> _REQUEST_: Transfer the lines of the listing below, starting at the line that contains "By how much" and ending at the line that contains "1548 centimetres". Keep the requests and add 103 to every distance given in the answers.

----

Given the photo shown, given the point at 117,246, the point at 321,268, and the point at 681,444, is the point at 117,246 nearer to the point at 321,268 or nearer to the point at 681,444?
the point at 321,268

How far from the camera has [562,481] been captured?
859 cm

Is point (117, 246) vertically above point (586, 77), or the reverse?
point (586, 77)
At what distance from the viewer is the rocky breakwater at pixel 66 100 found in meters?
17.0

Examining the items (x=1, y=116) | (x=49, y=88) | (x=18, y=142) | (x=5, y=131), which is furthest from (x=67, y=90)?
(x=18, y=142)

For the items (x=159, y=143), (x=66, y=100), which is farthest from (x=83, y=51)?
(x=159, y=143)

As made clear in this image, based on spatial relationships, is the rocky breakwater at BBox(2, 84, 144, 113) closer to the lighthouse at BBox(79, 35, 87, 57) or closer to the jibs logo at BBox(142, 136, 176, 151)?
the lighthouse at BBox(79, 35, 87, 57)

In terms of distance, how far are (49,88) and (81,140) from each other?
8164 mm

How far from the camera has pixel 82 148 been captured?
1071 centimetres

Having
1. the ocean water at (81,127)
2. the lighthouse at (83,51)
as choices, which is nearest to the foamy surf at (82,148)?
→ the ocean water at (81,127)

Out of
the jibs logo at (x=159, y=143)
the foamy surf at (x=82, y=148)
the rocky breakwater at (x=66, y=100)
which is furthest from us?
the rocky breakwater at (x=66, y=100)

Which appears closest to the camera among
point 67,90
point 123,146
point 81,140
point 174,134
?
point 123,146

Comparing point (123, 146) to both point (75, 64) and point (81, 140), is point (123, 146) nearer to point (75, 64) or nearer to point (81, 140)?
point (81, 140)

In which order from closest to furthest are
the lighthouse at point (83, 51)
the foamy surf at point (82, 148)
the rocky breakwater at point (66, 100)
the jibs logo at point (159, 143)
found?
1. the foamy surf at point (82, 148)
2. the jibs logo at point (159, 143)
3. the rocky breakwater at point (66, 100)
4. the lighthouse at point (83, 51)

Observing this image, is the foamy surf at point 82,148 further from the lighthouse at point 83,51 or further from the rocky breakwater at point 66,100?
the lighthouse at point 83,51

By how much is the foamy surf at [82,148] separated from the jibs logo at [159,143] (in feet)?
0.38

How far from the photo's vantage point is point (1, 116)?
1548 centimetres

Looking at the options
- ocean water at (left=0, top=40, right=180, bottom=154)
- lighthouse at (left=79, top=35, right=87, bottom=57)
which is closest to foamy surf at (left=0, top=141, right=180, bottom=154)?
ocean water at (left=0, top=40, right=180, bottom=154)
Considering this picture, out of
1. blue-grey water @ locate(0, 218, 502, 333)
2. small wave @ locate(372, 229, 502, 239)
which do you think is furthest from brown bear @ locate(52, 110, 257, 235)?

----

> _THE ANSWER_:
By how much is the foamy surf at [82,148] separated from the jibs logo at [159,143] (in feet)?
103.38

How far from the photo's vantage point is point (1, 116)?
1651 centimetres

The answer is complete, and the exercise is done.